Excerpted passage:
The initial problem wasn't simple to solve; turns out there isn't a direct way to access an API call on Windows using Go. I asked for help on Stack Overflow and fortunately found someone who gave a thorough response; Go has a mechanism for indirectly getting information from API functions. 

The code snippets he gave worked rather well, but reading the code made me think that there was no way I would have figured it out on my own; this was rather disheartening. Once again the "programming makes me feel dumb" bug was biting; it was a profession for people with some kind of innate ability that I lacked. 

I approached a developer working at our company (and who was also playing with Go in his spare time) to ask him for some advice. In part I said,

I’m not entirely sure I understand it, and am hoping that the process of implementing it will shed some light on how it works, but…this is where it seems like there’s a cliff between compiling “Hello, world!” and “WTF is this?” 
So as an experienced developer that looks at that question and probably sees it as, “Of course that’s how you do it!,” where and how do you think that cliff is scaled? Just experience? Is there a thought process or some comprehension that I’m simply missing?

I was still anxious to ask this since I felt that it made me look as stupid as I felt, plus this was a coworker I looked up to. I had to set aside the hero worship part of my brain and instead cash in the reality check that he was an actual person who might be willing to spend a few minutes to offer some encouragement. And he came through. His reply read in part,

Programming experience does have the quality of amassing an amount of trivia (like this) over time. And devs have a habit of making one feel like you should have known that. But no, you shouldn't have known that. You might have known it, or not.

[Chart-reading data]

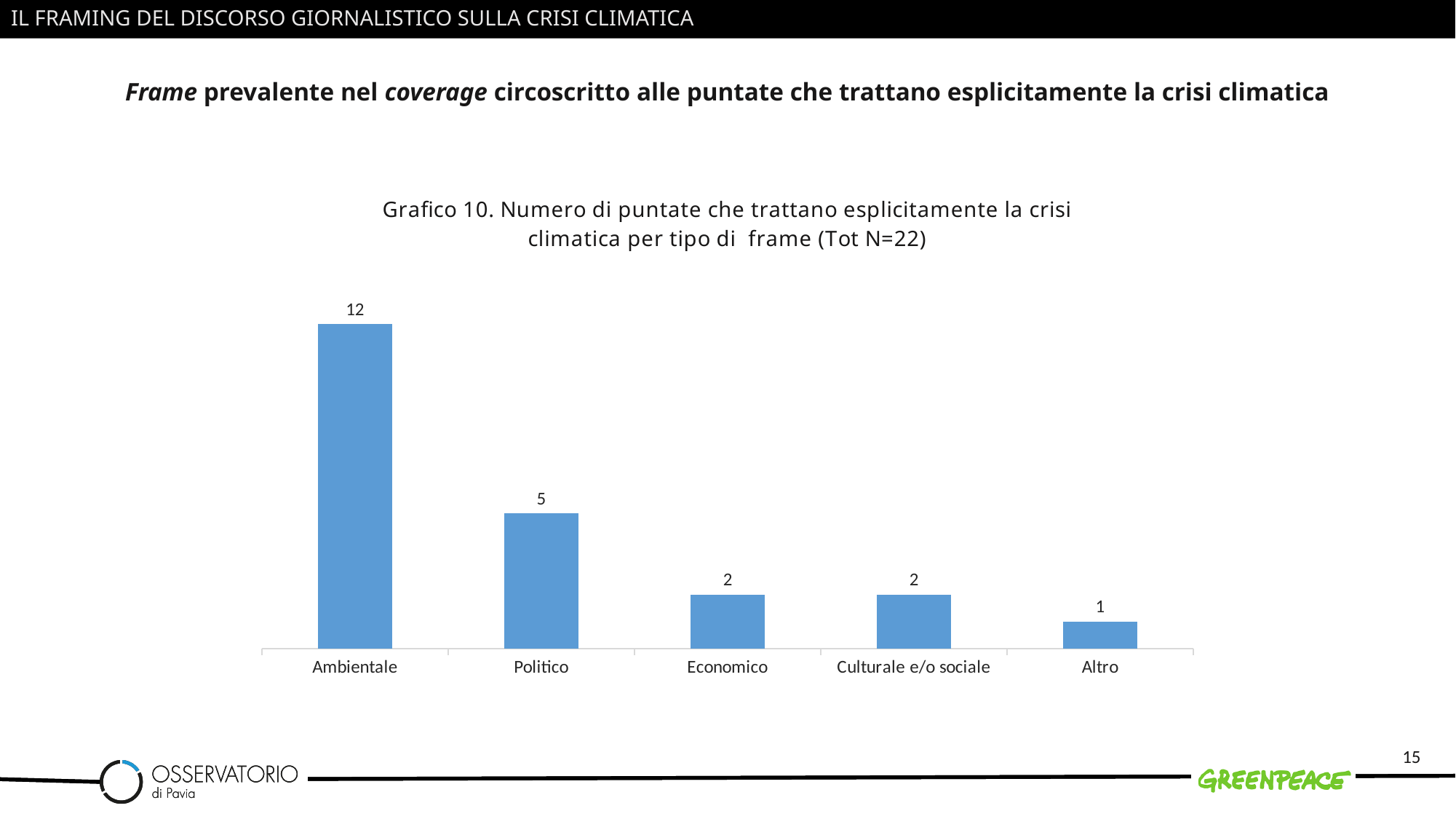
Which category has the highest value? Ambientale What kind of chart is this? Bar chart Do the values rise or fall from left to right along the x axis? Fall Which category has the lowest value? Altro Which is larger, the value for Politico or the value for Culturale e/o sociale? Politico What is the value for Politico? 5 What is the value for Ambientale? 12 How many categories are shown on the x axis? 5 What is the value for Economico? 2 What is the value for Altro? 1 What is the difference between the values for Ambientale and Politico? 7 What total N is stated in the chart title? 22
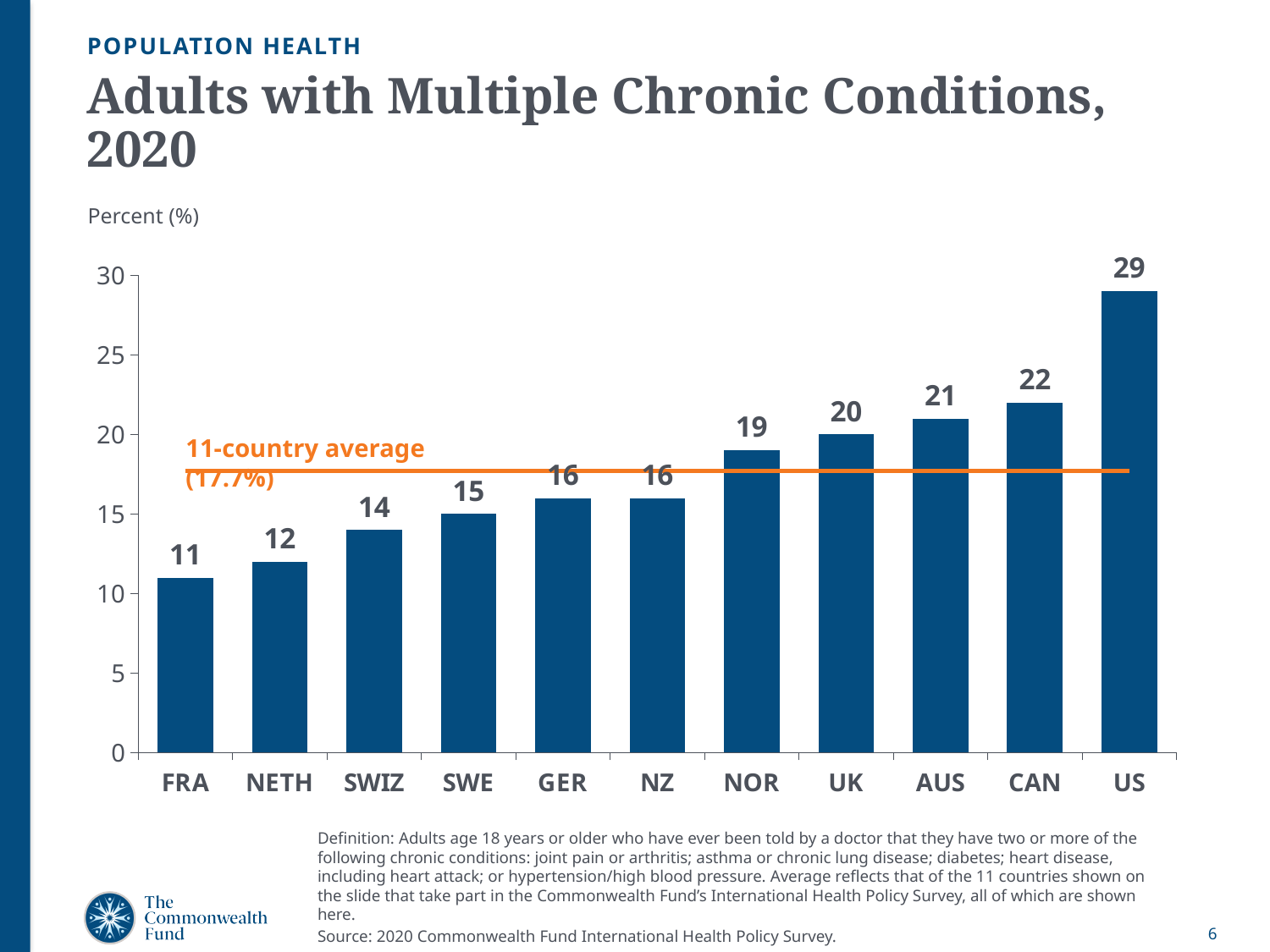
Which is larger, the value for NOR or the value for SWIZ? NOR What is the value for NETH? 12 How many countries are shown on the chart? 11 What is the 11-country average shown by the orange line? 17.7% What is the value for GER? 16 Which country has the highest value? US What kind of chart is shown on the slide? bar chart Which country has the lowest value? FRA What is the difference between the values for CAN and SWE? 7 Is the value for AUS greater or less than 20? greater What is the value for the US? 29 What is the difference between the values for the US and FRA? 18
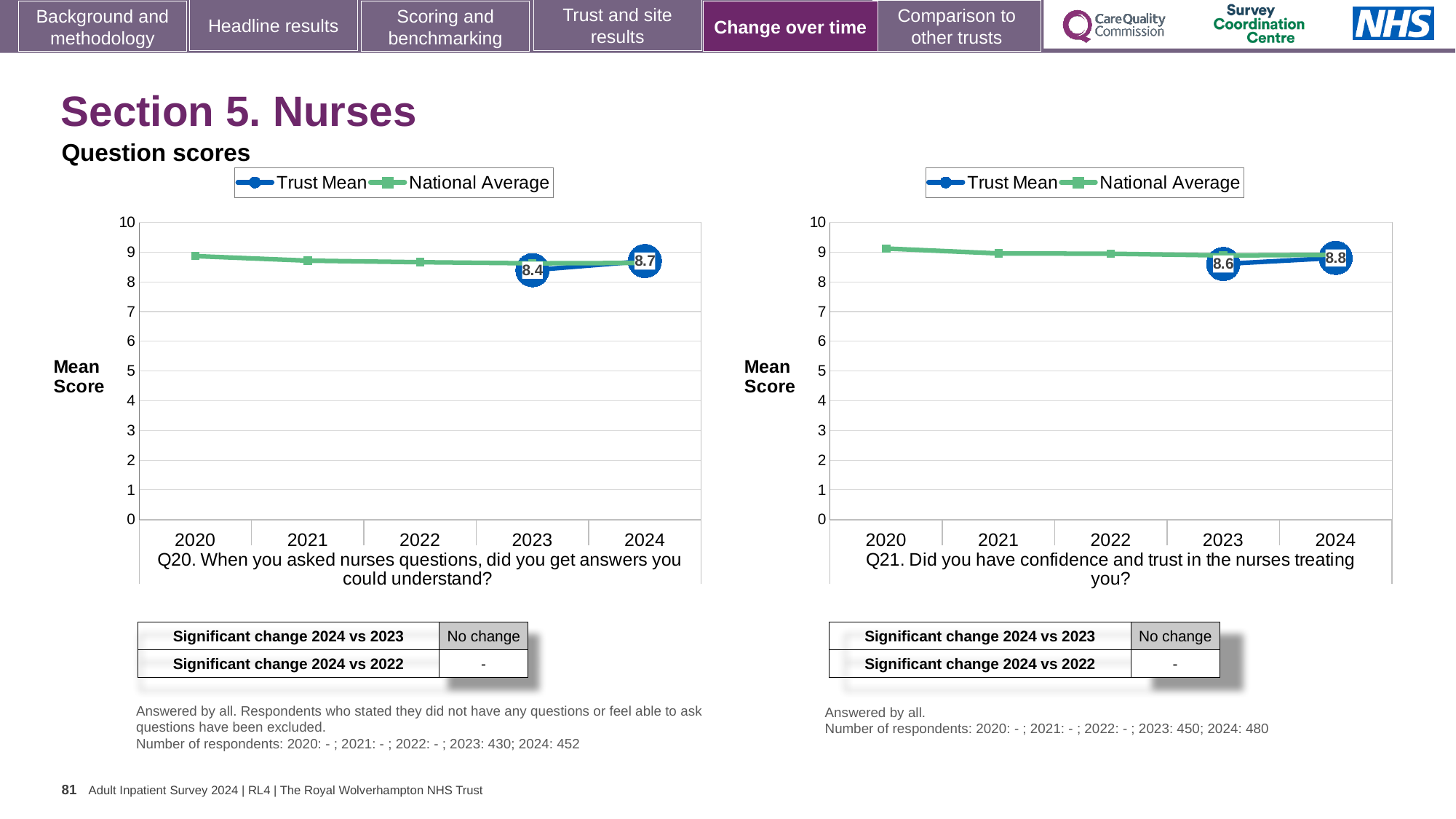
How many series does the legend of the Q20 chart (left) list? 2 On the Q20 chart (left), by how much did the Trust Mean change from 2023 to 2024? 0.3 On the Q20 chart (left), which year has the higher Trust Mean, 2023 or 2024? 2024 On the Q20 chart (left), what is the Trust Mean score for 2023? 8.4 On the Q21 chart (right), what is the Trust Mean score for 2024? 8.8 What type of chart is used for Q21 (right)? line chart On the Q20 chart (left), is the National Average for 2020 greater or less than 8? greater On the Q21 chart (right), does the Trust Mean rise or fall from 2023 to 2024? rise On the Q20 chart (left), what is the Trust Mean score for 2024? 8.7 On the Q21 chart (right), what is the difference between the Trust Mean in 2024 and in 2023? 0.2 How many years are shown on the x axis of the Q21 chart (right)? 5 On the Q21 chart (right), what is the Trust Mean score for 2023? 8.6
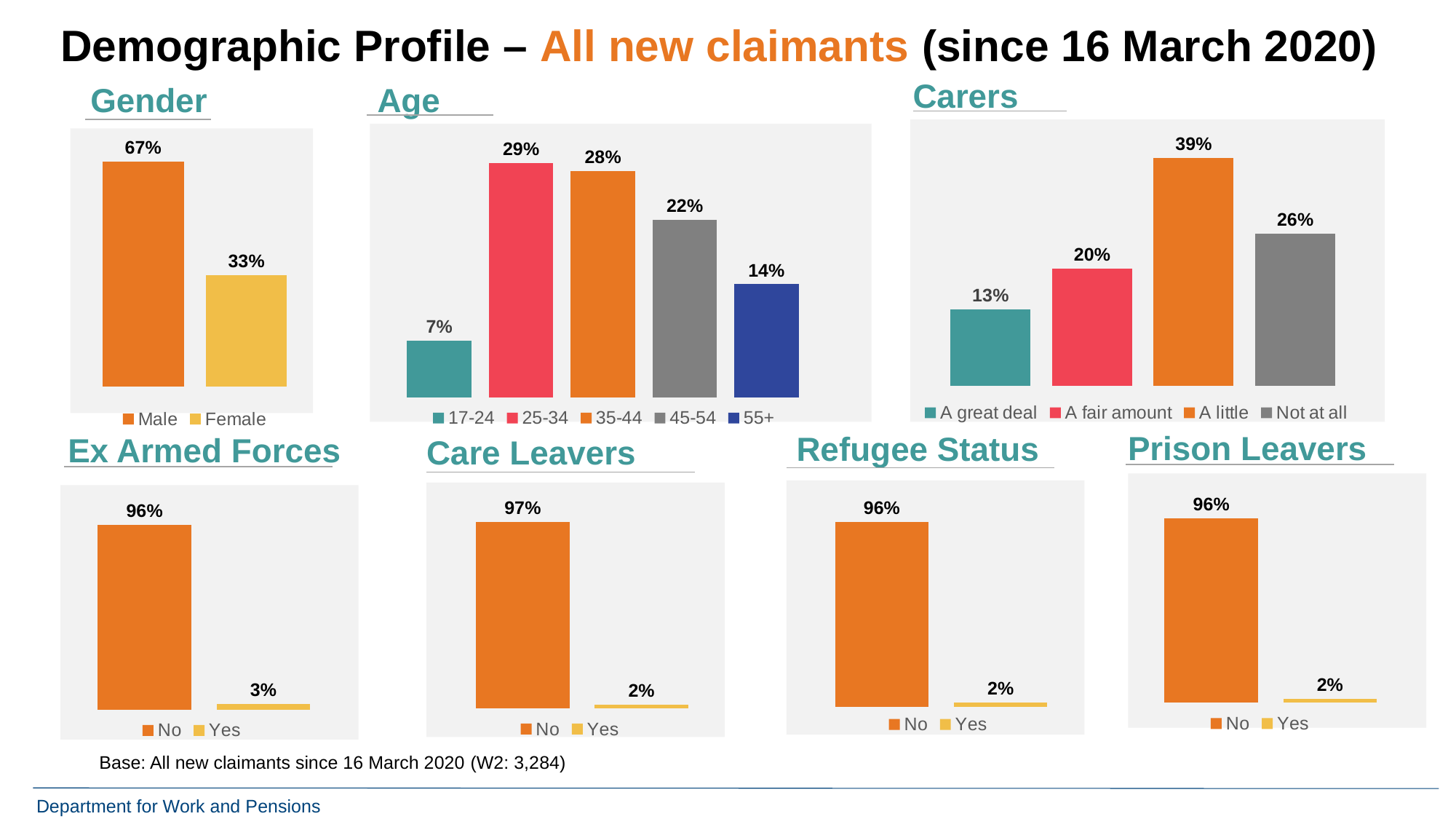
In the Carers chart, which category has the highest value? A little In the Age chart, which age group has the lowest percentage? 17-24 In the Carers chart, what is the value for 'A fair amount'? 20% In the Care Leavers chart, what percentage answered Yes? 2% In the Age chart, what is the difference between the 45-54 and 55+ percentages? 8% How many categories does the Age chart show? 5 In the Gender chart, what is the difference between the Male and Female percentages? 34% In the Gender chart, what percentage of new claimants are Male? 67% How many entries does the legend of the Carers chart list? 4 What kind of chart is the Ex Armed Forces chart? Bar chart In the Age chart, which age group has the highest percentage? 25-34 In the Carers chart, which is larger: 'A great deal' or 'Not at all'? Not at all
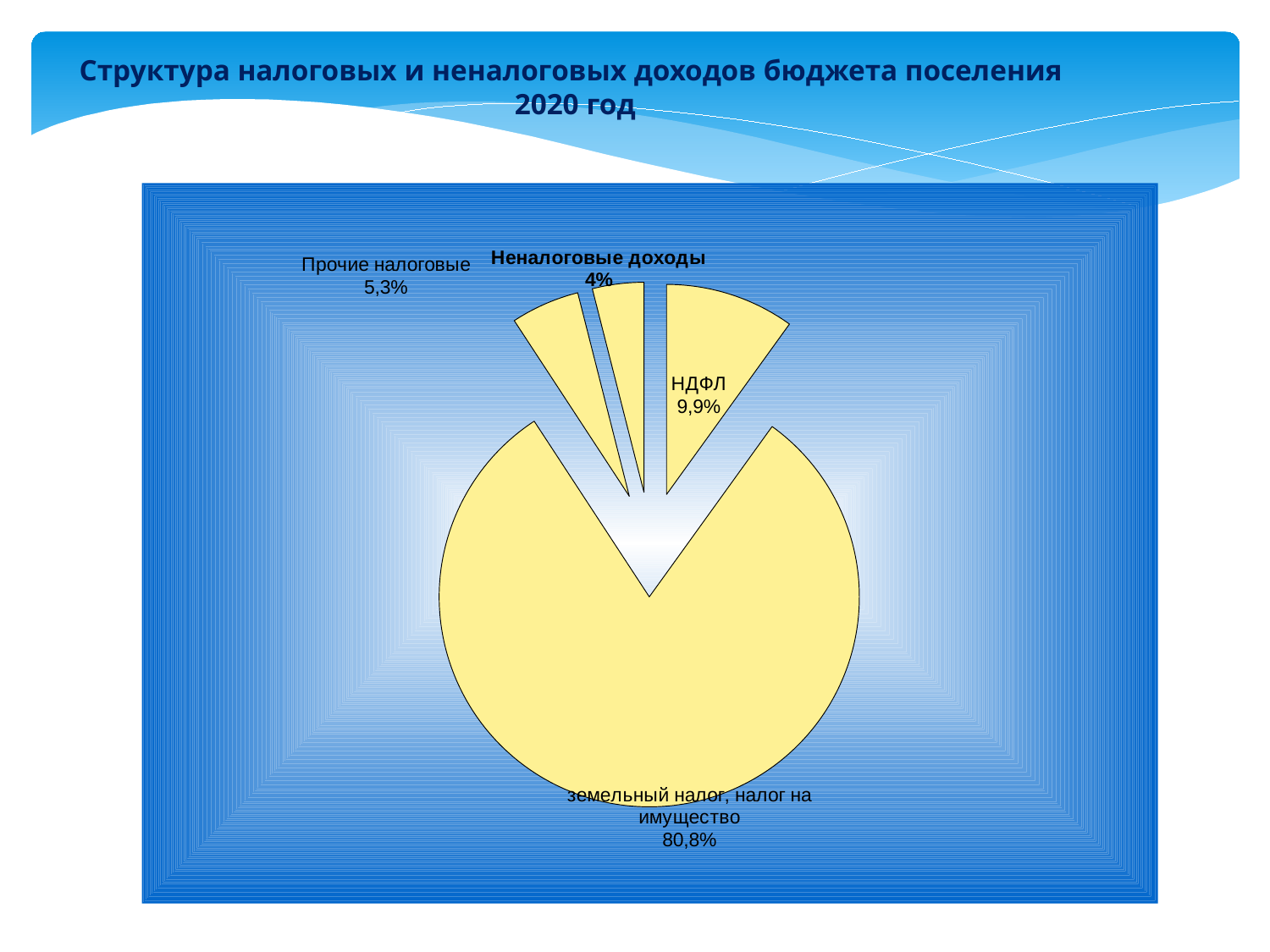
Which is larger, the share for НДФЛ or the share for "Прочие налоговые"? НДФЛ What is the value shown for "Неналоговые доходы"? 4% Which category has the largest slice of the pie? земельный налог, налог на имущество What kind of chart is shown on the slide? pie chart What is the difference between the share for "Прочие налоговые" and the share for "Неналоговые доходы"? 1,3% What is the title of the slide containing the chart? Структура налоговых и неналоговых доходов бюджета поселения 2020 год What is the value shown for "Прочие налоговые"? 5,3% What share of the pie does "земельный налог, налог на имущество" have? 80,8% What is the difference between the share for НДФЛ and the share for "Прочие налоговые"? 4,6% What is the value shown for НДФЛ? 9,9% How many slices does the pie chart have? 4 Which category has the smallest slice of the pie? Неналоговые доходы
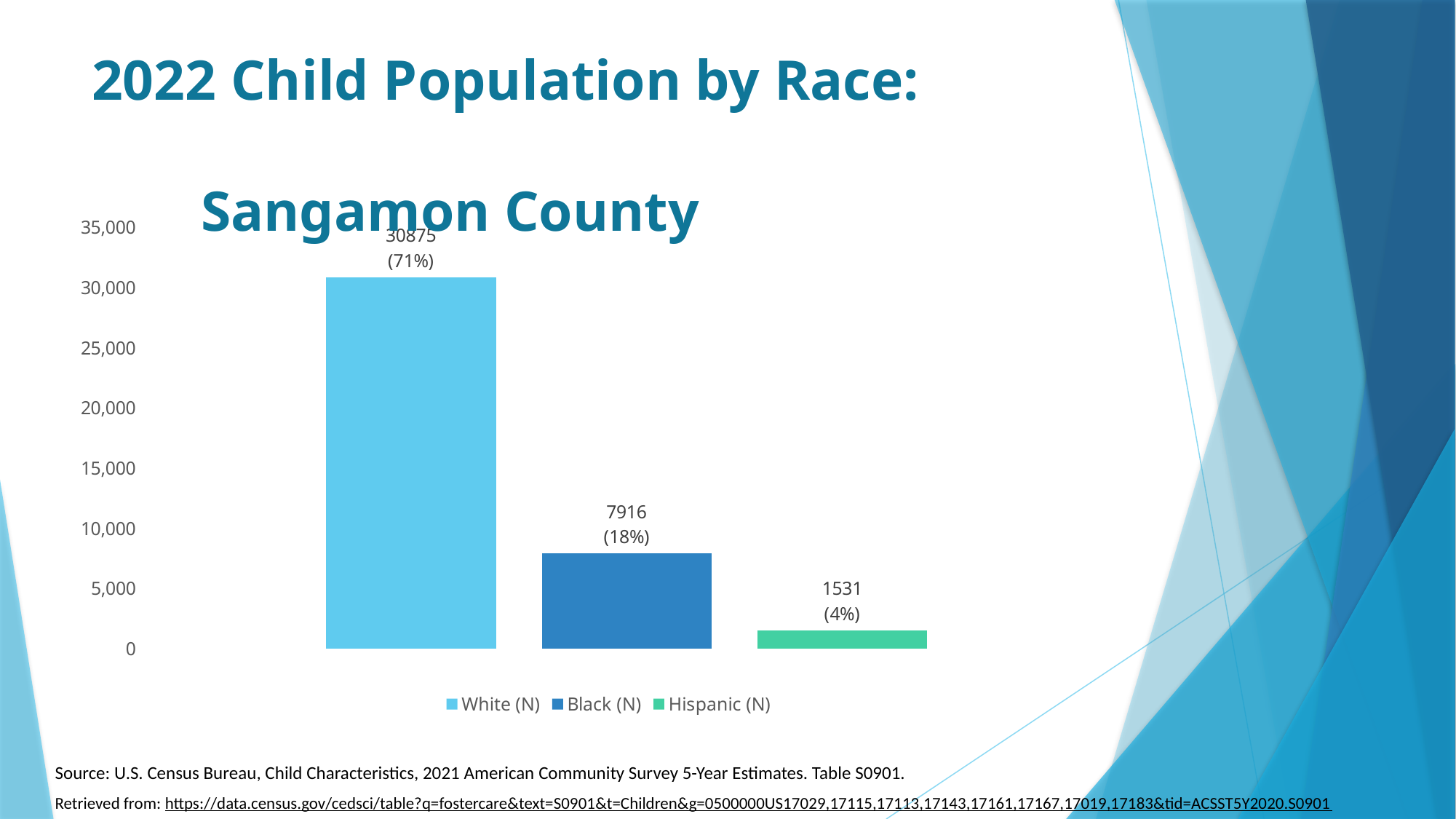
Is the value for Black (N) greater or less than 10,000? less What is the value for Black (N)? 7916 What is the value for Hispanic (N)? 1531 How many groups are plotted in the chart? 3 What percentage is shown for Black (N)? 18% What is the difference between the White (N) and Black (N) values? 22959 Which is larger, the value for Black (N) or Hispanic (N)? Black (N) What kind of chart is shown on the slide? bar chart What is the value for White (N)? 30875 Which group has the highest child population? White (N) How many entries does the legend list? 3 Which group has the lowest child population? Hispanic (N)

Activity: Copy out the passage about learning Go in full, word for word. The records are separate from the passage about learning Go.

Exercise response:
The initial problem wasn't simple to solve; turns out there isn't a direct way to access an API call on Windows using Go. I asked for help on Stack Overflow and fortunately found someone who gave a thorough response; Go has a mechanism for indirectly getting information from API functions. 

The code snippets he gave worked rather well, but reading the code made me think that there was no way I would have figured it out on my own; this was rather disheartening. Once again the "programming makes me feel dumb" bug was biting; it was a profession for people with some kind of innate ability that I lacked. 

I approached a developer working at our company (and who was also playing with Go in his spare time) to ask him for some advice. In part I said,

I’m not entirely sure I understand it, and am hoping that the process of implementing it will shed some light on how it works, but…this is where it seems like there’s a cliff between compiling “Hello, world!” and “WTF is this?” 
So as an experienced developer that looks at that question and probably sees it as, “Of course that’s how you do it!,” where and how do you think that cliff is scaled? Just experience? Is there a thought process or some comprehension that I’m simply missing?

I was still anxious to ask this since I felt that it made me look as stupid as I felt, plus this was a coworker I looked up to. I had to set aside the hero worship part of my brain and instead cash in the reality check that he was an actual person who might be willing to spend a few minutes to offer some encouragement. And he came through. His reply read in part,

Programming experience does have the quality of amassing an amount of trivia (like this) over time. And devs have a habit of making one feel like you should have known that. But no, you shouldn't have known that. You might have known it, or not.